課題の要件: 以下の提供テキストから、「また、地域の学校・組織・スポ」で始まり「がサッカーを通して行われる。」で終わる部分を一字も変えずに書き写せ。

提供テキスト:
▬▬▬
また、地域の学校・組織・スポーツクラブと協力したコミュニティを運営も特徴。あらゆる年齢のメンバーが、社会的課題解決に取り組むための教育・動機付け・アイデアを得られる。イギリスの国技であり、強い文化として根ざす「サッカー」が媒体となっている。その他、社会的弱者への配慮、人種差別撤廃など、地球上のあらゆる課題への取り組みがサッカーを通して行われる。
スポンサーとの協力だけではなく、地域との結びつきが強いサッカークラブのパワーを最大限に利用し、コミュニティ参加者と持続可能社会を作っていく、スポーツチームの新しい在り方の一つである。
Forest Green Rovers:https://www.fgr.co.uk/
画像出典:https://www.gloucestershirelive.co.uk/news/gloucester-news/school-pupils-team-up-football-37739
4.宗像国際環境会議
世界文化遺産という国際的発信力を強みに官民学が共に取り組む海の環境保全活動コンソーシアム
画像出典:https://www.munakata-eco.jp/
概要
普段見えづらい”海の環境問題”を起点に、研究者・大学・企業・学生・NPOなど立場を超えた人々が年に一回集まり議論する、“環境版ダボス会議”である。海の環境保全の啓発のためのシンポジウム、講演会、交流会、フィールドワーク、子どもたちの育成プログラムを実施する。
▬▬▬
データセットの項目
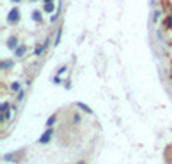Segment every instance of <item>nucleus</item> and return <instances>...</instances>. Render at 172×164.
Wrapping results in <instances>:
<instances>
[{"instance_id":"3","label":"nucleus","mask_w":172,"mask_h":164,"mask_svg":"<svg viewBox=\"0 0 172 164\" xmlns=\"http://www.w3.org/2000/svg\"><path fill=\"white\" fill-rule=\"evenodd\" d=\"M43 11H45V12H54V11H55V2H54V0H45Z\"/></svg>"},{"instance_id":"17","label":"nucleus","mask_w":172,"mask_h":164,"mask_svg":"<svg viewBox=\"0 0 172 164\" xmlns=\"http://www.w3.org/2000/svg\"><path fill=\"white\" fill-rule=\"evenodd\" d=\"M29 2H36V0H29Z\"/></svg>"},{"instance_id":"18","label":"nucleus","mask_w":172,"mask_h":164,"mask_svg":"<svg viewBox=\"0 0 172 164\" xmlns=\"http://www.w3.org/2000/svg\"><path fill=\"white\" fill-rule=\"evenodd\" d=\"M77 164H84V162H77Z\"/></svg>"},{"instance_id":"9","label":"nucleus","mask_w":172,"mask_h":164,"mask_svg":"<svg viewBox=\"0 0 172 164\" xmlns=\"http://www.w3.org/2000/svg\"><path fill=\"white\" fill-rule=\"evenodd\" d=\"M43 50H45V47H36V48H34V55H36V57L41 55V54H43Z\"/></svg>"},{"instance_id":"13","label":"nucleus","mask_w":172,"mask_h":164,"mask_svg":"<svg viewBox=\"0 0 172 164\" xmlns=\"http://www.w3.org/2000/svg\"><path fill=\"white\" fill-rule=\"evenodd\" d=\"M57 17H59V16H57V12H55L54 16H52V17H50V21H52V23H55V21H57Z\"/></svg>"},{"instance_id":"7","label":"nucleus","mask_w":172,"mask_h":164,"mask_svg":"<svg viewBox=\"0 0 172 164\" xmlns=\"http://www.w3.org/2000/svg\"><path fill=\"white\" fill-rule=\"evenodd\" d=\"M24 52H26V47L22 45V47H19L17 50H16V57H21V55L24 54Z\"/></svg>"},{"instance_id":"12","label":"nucleus","mask_w":172,"mask_h":164,"mask_svg":"<svg viewBox=\"0 0 172 164\" xmlns=\"http://www.w3.org/2000/svg\"><path fill=\"white\" fill-rule=\"evenodd\" d=\"M22 97H24V92H19L17 93V100H22Z\"/></svg>"},{"instance_id":"5","label":"nucleus","mask_w":172,"mask_h":164,"mask_svg":"<svg viewBox=\"0 0 172 164\" xmlns=\"http://www.w3.org/2000/svg\"><path fill=\"white\" fill-rule=\"evenodd\" d=\"M16 47H17V38L14 36V38L9 40V48H16Z\"/></svg>"},{"instance_id":"16","label":"nucleus","mask_w":172,"mask_h":164,"mask_svg":"<svg viewBox=\"0 0 172 164\" xmlns=\"http://www.w3.org/2000/svg\"><path fill=\"white\" fill-rule=\"evenodd\" d=\"M12 2H16V4H19V2H22V0H12Z\"/></svg>"},{"instance_id":"14","label":"nucleus","mask_w":172,"mask_h":164,"mask_svg":"<svg viewBox=\"0 0 172 164\" xmlns=\"http://www.w3.org/2000/svg\"><path fill=\"white\" fill-rule=\"evenodd\" d=\"M66 69H67V68H66V66H62V68L59 69V74H62V73H66Z\"/></svg>"},{"instance_id":"8","label":"nucleus","mask_w":172,"mask_h":164,"mask_svg":"<svg viewBox=\"0 0 172 164\" xmlns=\"http://www.w3.org/2000/svg\"><path fill=\"white\" fill-rule=\"evenodd\" d=\"M77 105H79V107H81L83 111H86V112H88V114H93V111L89 109L88 105H84V104H83V102H79V104H77Z\"/></svg>"},{"instance_id":"2","label":"nucleus","mask_w":172,"mask_h":164,"mask_svg":"<svg viewBox=\"0 0 172 164\" xmlns=\"http://www.w3.org/2000/svg\"><path fill=\"white\" fill-rule=\"evenodd\" d=\"M52 133H54V130H52V128H48V130H47V131H45V133H43V135L40 137L38 144H48V140L52 138Z\"/></svg>"},{"instance_id":"10","label":"nucleus","mask_w":172,"mask_h":164,"mask_svg":"<svg viewBox=\"0 0 172 164\" xmlns=\"http://www.w3.org/2000/svg\"><path fill=\"white\" fill-rule=\"evenodd\" d=\"M12 90H14V92H19V83H14V85H12Z\"/></svg>"},{"instance_id":"1","label":"nucleus","mask_w":172,"mask_h":164,"mask_svg":"<svg viewBox=\"0 0 172 164\" xmlns=\"http://www.w3.org/2000/svg\"><path fill=\"white\" fill-rule=\"evenodd\" d=\"M7 21H9L10 24H17V23H19V9H12V11L9 12Z\"/></svg>"},{"instance_id":"11","label":"nucleus","mask_w":172,"mask_h":164,"mask_svg":"<svg viewBox=\"0 0 172 164\" xmlns=\"http://www.w3.org/2000/svg\"><path fill=\"white\" fill-rule=\"evenodd\" d=\"M158 17H160V11H157V12L153 14V19H155V21H157V19H158Z\"/></svg>"},{"instance_id":"15","label":"nucleus","mask_w":172,"mask_h":164,"mask_svg":"<svg viewBox=\"0 0 172 164\" xmlns=\"http://www.w3.org/2000/svg\"><path fill=\"white\" fill-rule=\"evenodd\" d=\"M7 107H9V104H7V102L2 104V111H7Z\"/></svg>"},{"instance_id":"4","label":"nucleus","mask_w":172,"mask_h":164,"mask_svg":"<svg viewBox=\"0 0 172 164\" xmlns=\"http://www.w3.org/2000/svg\"><path fill=\"white\" fill-rule=\"evenodd\" d=\"M33 21H36V23H40L41 21V12L40 11H34L33 12Z\"/></svg>"},{"instance_id":"6","label":"nucleus","mask_w":172,"mask_h":164,"mask_svg":"<svg viewBox=\"0 0 172 164\" xmlns=\"http://www.w3.org/2000/svg\"><path fill=\"white\" fill-rule=\"evenodd\" d=\"M55 121H57V116H55V114H54V116H50V117H48V121H47V126H48V128H52V124H54Z\"/></svg>"}]
</instances>
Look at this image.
▬▬▬
回答:
また、地域の学校・組織・スポーツクラブと協力したコミュニティを運営も特徴。あらゆる年齢のメンバーが、社会的課題解決に取り組むための教育・動機付け・アイデアを得られる。イギリスの国技であり、強い文化として根ざす「サッカー」が媒体となっている。その他、社会的弱者への配慮、人種差別撤廃など、地球上のあらゆる課題への取り組みがサッカーを通して行われる。